Excerpted records Start Marker

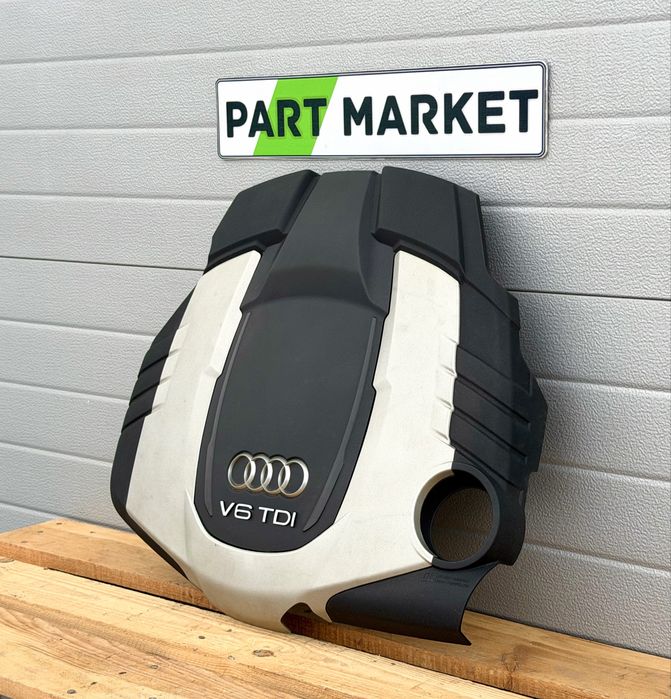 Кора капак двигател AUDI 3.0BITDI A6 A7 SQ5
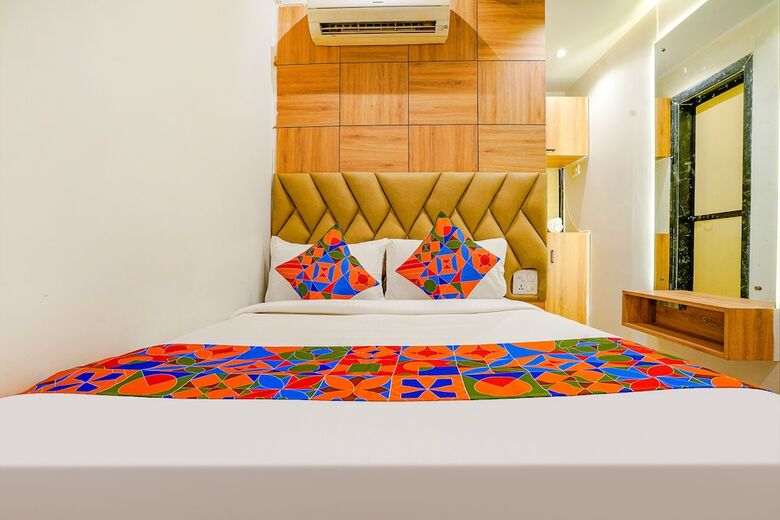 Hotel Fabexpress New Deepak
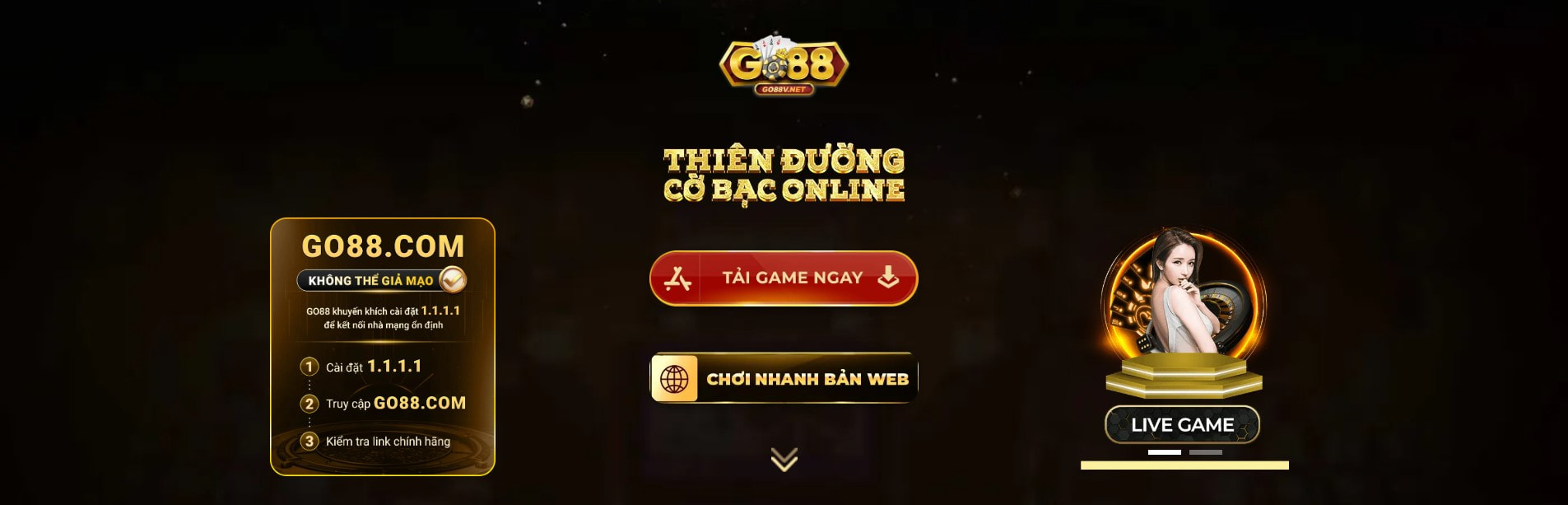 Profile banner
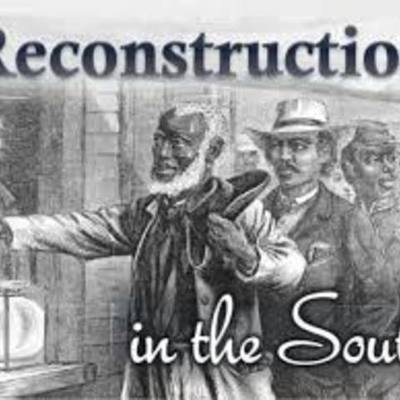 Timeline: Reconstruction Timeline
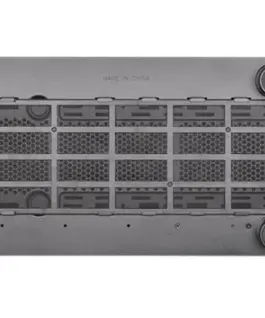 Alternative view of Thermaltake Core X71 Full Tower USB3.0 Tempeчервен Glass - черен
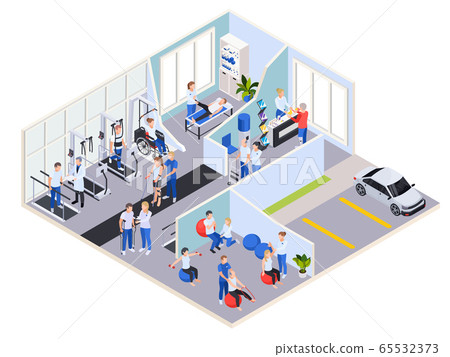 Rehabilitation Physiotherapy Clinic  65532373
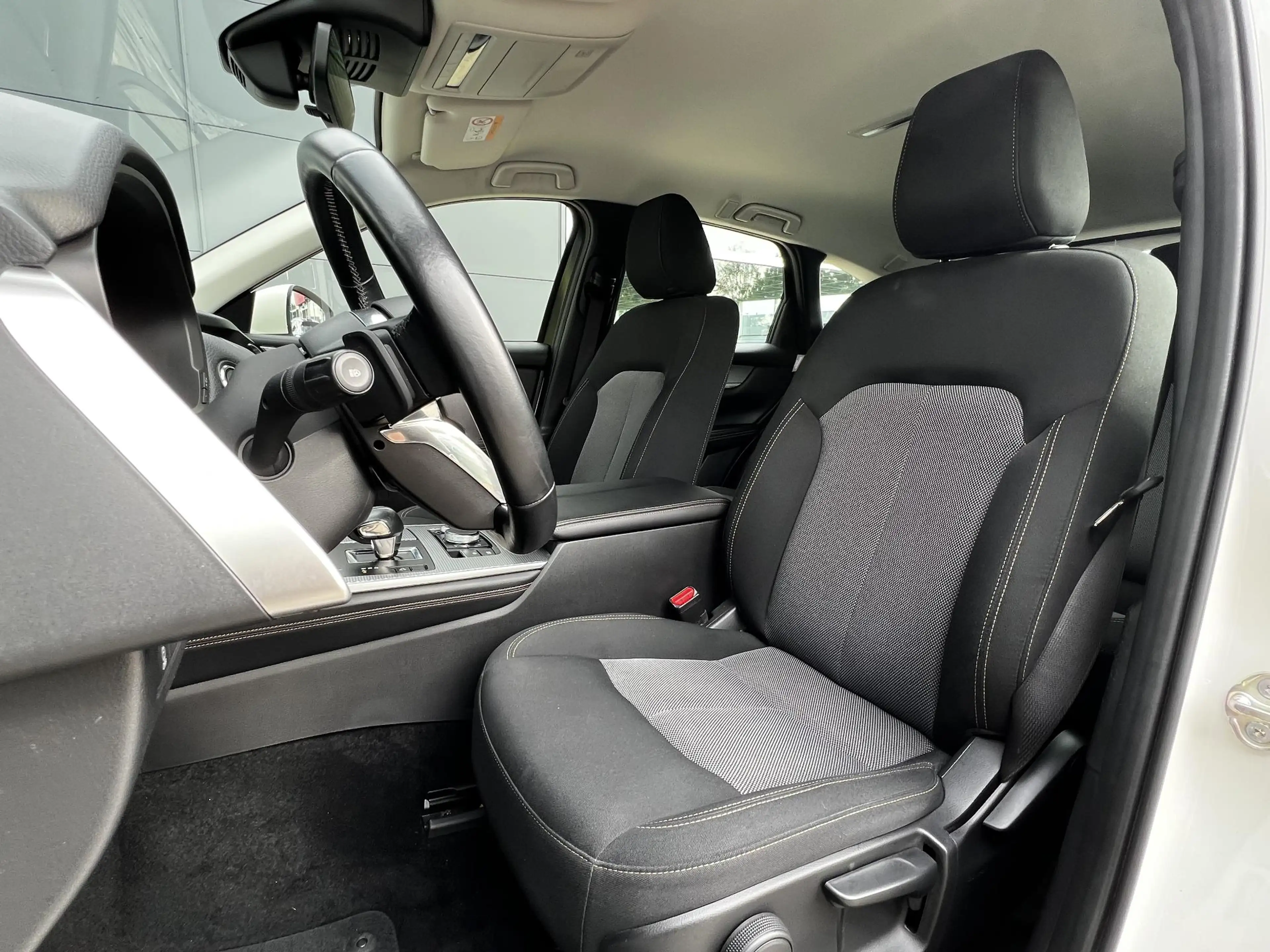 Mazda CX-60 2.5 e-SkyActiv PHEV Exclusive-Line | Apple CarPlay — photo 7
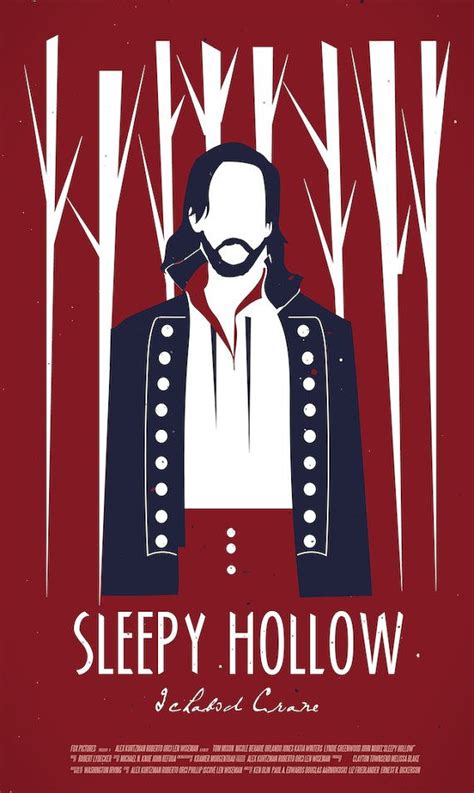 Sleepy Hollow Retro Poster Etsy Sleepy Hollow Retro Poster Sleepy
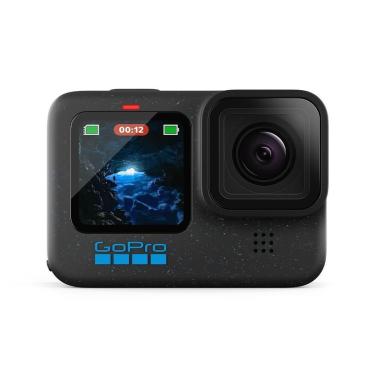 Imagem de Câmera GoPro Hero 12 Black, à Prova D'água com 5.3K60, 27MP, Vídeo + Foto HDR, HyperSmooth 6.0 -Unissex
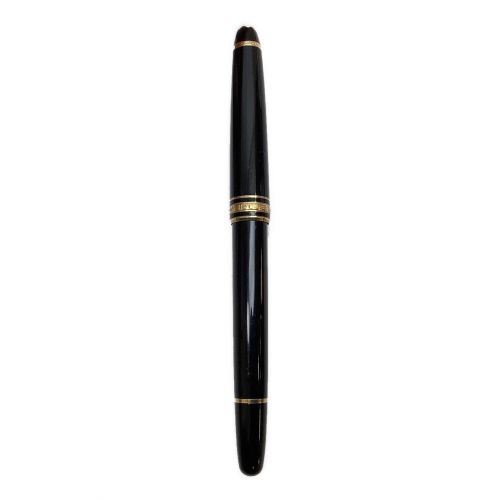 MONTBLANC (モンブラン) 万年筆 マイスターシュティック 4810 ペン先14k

Excerpted records End Marker
Excerpted records Start Marker

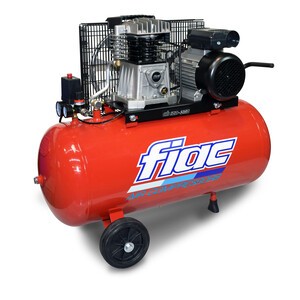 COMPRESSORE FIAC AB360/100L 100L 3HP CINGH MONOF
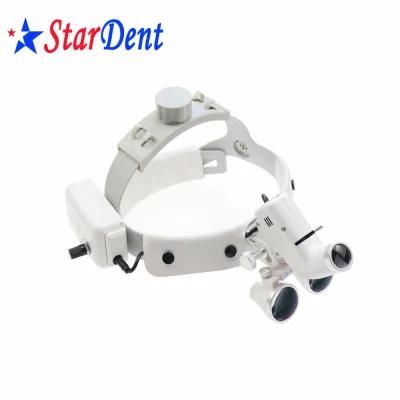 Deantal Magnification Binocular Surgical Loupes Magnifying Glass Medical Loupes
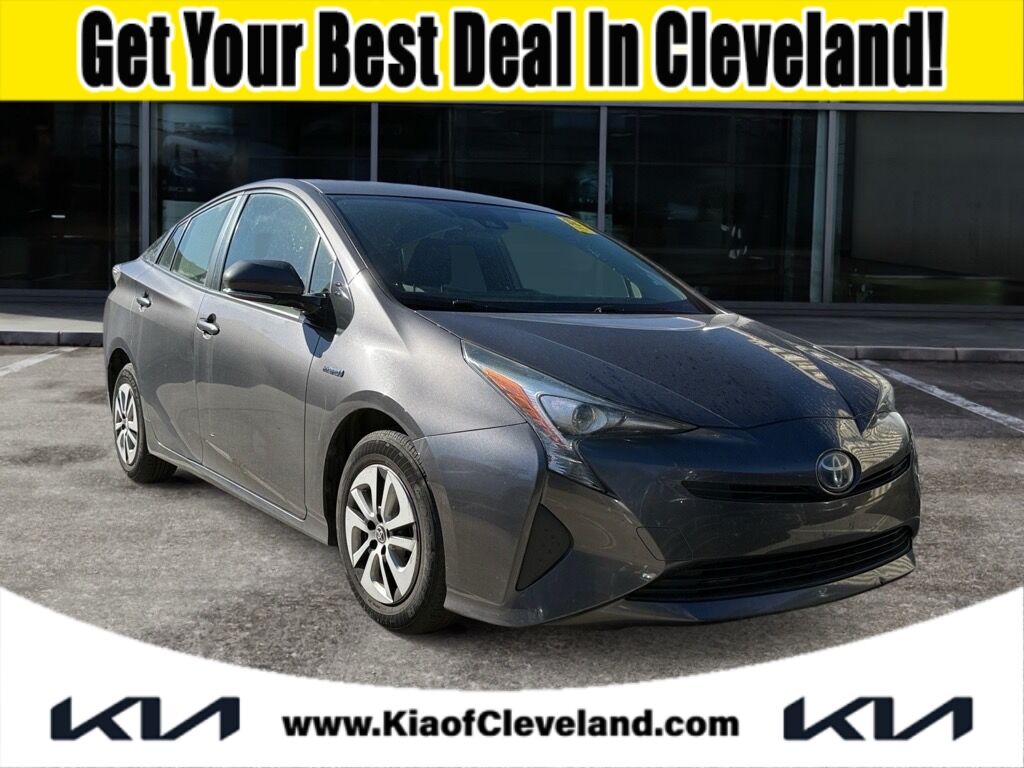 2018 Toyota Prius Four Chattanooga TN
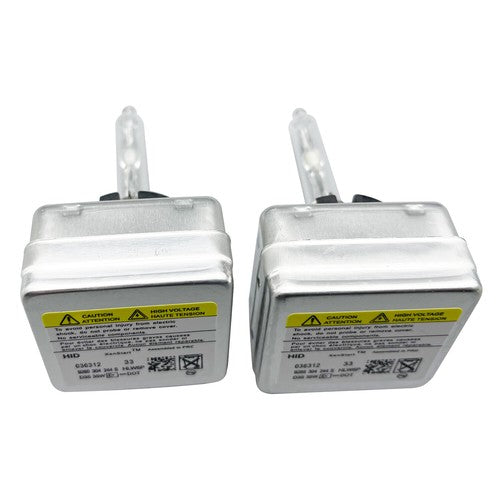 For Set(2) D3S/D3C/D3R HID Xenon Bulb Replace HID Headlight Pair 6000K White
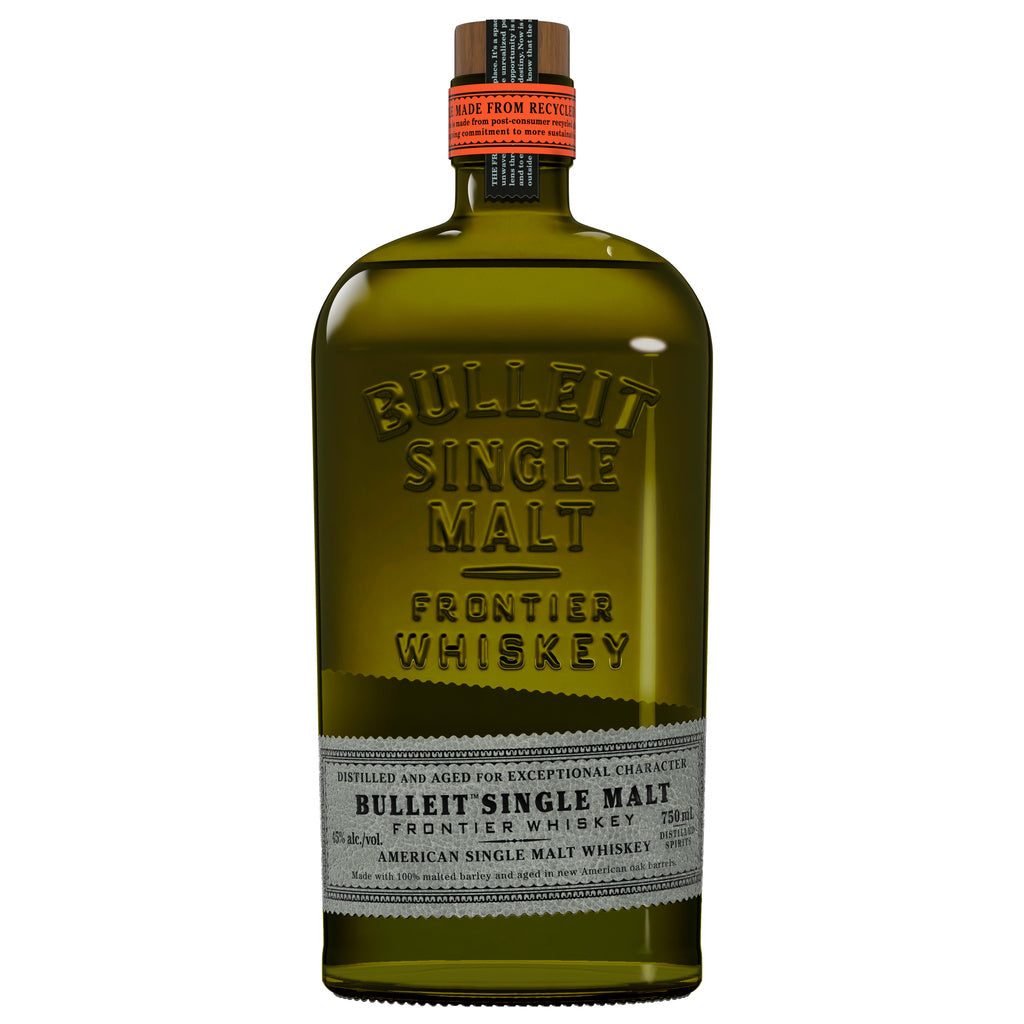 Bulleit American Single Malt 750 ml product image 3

Excerpted records End Marker

*Problem details:* Reproduce the records above exactly, but only from the line with "Кора капак двигател AUDI 3.0BITDI A6 A7 SQ5" up to and including the line with "Rehabilitation Physiotherapy Clinic". Leave the pictures out.

*Output below:*
 Кора капак двигател AUDI 3.0BITDI A6 A7 SQ5
 Hotel Fabexpress New Deepak
 Profile banner
 Timeline: Reconstruction Timeline
 Alternative view of Thermaltake Core X71 Full Tower USB3.0 Tempeчервен Glass - черен
 Rehabilitation Physiotherapy Clinic  65532373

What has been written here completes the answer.